What to work on:
Search each line of the data for the word "Tanzania"; copy every line where it is found.
────
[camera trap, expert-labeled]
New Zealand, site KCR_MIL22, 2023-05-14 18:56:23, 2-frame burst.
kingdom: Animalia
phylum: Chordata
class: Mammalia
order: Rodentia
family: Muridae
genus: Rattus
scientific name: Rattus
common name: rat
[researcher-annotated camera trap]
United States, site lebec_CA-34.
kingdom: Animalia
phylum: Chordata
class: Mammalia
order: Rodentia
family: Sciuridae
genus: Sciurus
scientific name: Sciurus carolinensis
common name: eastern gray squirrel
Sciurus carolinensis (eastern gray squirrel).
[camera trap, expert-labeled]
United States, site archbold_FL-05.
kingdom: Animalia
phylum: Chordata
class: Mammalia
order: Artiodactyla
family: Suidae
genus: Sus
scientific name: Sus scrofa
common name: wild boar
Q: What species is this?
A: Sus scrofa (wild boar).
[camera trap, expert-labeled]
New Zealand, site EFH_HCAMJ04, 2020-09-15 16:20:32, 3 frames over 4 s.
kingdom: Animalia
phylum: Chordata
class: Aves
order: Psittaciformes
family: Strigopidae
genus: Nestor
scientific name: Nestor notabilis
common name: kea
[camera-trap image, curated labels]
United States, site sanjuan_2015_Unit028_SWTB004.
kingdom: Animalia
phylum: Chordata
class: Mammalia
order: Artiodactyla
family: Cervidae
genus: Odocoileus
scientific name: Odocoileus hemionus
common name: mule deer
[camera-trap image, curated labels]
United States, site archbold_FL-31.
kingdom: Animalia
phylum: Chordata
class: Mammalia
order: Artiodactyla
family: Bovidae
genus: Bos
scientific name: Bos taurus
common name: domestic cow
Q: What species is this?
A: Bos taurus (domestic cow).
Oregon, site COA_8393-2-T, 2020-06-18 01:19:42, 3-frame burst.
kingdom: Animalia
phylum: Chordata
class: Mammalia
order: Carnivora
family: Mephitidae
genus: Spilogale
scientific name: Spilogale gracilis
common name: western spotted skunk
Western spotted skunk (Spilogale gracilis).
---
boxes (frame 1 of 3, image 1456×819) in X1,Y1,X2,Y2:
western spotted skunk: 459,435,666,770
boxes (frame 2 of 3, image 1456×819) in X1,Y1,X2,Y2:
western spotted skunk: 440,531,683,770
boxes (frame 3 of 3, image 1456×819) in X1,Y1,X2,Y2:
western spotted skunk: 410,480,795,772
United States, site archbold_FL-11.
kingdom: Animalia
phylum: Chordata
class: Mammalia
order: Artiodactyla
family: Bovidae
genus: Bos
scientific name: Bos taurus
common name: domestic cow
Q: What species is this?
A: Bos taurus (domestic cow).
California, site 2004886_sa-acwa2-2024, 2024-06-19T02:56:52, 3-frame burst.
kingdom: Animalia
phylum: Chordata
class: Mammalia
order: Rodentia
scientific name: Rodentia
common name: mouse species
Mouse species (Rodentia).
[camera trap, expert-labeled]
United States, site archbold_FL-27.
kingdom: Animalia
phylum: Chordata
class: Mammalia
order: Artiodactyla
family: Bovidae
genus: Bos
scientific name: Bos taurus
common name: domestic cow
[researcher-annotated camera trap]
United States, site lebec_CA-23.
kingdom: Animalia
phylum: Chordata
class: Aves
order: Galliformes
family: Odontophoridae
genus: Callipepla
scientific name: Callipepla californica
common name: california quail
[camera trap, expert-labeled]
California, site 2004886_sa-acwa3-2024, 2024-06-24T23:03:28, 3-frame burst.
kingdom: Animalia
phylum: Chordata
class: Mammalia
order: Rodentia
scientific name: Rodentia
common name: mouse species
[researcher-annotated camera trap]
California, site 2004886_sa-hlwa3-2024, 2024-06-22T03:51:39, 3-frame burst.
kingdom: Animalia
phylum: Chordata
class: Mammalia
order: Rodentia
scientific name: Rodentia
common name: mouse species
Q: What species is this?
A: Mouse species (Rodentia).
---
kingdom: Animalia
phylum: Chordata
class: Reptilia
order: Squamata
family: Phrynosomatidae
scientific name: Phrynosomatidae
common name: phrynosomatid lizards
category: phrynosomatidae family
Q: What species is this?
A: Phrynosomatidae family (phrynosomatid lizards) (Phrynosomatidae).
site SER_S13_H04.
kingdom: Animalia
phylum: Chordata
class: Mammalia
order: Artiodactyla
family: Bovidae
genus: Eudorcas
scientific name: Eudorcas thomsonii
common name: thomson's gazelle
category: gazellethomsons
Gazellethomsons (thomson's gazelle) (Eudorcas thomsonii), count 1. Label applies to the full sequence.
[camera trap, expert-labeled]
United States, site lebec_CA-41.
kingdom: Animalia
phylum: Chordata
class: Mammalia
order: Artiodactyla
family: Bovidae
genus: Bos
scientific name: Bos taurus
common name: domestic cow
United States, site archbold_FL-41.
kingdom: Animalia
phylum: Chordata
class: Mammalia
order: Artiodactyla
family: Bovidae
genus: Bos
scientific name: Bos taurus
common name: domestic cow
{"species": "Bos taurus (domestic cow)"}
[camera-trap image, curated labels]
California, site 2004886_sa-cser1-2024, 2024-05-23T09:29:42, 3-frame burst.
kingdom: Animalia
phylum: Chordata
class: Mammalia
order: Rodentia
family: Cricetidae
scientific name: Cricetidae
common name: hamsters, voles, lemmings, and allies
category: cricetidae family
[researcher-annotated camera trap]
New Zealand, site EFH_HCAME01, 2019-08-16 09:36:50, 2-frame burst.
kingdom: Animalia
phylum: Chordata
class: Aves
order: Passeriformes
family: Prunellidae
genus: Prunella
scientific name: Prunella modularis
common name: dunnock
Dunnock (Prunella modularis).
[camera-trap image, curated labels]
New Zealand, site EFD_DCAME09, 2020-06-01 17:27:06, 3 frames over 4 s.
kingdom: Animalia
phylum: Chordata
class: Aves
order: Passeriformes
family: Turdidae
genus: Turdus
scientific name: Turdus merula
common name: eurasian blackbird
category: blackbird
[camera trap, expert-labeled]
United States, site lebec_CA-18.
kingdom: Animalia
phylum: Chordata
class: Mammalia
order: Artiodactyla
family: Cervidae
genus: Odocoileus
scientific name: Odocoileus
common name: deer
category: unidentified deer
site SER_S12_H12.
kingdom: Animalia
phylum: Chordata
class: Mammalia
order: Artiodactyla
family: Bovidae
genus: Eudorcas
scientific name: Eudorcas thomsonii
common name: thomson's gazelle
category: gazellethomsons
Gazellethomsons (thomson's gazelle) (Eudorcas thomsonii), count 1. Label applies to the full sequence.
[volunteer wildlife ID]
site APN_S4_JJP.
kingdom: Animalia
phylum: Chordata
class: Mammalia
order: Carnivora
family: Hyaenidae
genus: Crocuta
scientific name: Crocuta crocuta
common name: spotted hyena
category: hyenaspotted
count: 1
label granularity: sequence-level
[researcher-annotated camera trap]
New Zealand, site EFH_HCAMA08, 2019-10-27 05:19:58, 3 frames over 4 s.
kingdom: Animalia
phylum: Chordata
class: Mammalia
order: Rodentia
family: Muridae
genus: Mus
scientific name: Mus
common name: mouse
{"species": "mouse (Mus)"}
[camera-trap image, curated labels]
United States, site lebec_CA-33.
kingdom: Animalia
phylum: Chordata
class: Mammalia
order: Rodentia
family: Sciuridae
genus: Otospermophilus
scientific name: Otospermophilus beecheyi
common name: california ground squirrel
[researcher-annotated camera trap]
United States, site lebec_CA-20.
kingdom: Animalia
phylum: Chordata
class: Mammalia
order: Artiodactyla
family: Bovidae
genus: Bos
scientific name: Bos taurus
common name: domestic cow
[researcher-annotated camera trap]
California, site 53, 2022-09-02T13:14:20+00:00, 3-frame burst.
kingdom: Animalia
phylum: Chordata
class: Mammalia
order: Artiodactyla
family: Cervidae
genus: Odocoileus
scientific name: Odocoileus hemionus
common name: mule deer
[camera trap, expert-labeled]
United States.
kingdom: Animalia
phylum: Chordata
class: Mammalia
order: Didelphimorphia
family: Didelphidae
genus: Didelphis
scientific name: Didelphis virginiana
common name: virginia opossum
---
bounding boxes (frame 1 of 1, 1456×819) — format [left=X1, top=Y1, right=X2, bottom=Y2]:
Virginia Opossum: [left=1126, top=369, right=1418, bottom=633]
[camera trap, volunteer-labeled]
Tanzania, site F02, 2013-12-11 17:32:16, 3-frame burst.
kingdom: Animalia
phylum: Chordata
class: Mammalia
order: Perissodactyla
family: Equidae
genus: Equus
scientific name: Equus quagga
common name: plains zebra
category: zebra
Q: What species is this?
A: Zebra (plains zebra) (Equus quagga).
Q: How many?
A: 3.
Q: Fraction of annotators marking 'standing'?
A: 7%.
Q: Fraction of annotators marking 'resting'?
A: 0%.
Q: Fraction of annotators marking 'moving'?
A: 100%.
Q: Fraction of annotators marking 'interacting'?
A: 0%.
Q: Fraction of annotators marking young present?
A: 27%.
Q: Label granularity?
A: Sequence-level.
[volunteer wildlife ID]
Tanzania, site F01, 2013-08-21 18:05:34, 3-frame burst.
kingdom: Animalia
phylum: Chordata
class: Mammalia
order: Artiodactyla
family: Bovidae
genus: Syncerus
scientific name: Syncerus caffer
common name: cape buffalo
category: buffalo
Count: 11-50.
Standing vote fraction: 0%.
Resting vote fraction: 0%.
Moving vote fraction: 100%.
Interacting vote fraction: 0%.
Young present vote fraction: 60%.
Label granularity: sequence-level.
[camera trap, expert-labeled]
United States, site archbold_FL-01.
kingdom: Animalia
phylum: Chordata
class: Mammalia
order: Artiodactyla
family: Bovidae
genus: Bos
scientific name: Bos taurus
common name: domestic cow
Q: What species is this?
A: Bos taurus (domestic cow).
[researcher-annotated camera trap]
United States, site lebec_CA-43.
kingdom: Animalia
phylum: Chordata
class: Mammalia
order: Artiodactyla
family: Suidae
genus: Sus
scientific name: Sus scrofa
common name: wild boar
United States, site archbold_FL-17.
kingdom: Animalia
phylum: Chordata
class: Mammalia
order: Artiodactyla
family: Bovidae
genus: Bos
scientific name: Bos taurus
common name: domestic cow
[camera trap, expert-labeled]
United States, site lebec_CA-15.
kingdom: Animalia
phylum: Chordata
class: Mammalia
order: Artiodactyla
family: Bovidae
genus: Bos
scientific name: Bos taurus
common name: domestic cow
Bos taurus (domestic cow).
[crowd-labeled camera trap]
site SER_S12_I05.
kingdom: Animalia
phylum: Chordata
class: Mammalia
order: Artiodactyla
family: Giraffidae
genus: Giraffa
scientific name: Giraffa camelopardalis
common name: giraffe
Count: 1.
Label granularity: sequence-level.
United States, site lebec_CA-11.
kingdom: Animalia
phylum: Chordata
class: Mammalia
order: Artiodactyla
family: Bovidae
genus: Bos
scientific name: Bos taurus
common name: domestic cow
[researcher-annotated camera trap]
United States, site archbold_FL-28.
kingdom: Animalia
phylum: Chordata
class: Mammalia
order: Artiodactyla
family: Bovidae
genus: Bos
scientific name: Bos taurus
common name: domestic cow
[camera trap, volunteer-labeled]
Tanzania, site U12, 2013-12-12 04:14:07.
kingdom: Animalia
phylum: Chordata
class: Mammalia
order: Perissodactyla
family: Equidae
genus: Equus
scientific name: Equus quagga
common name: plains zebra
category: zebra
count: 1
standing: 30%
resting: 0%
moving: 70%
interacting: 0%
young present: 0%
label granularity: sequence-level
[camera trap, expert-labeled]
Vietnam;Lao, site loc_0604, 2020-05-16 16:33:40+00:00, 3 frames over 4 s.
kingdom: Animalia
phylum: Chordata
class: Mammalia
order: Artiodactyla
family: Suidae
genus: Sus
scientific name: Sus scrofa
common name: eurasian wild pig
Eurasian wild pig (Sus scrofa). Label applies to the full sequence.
────
Output for this exercise:
Tanzania, site F02, 2013-12-11 17:32:16, 3-frame burst.
Tanzania, site F01, 2013-08-21 18:05:34, 3-frame burst.
Tanzania, site U12, 2013-12-12 04:14:07.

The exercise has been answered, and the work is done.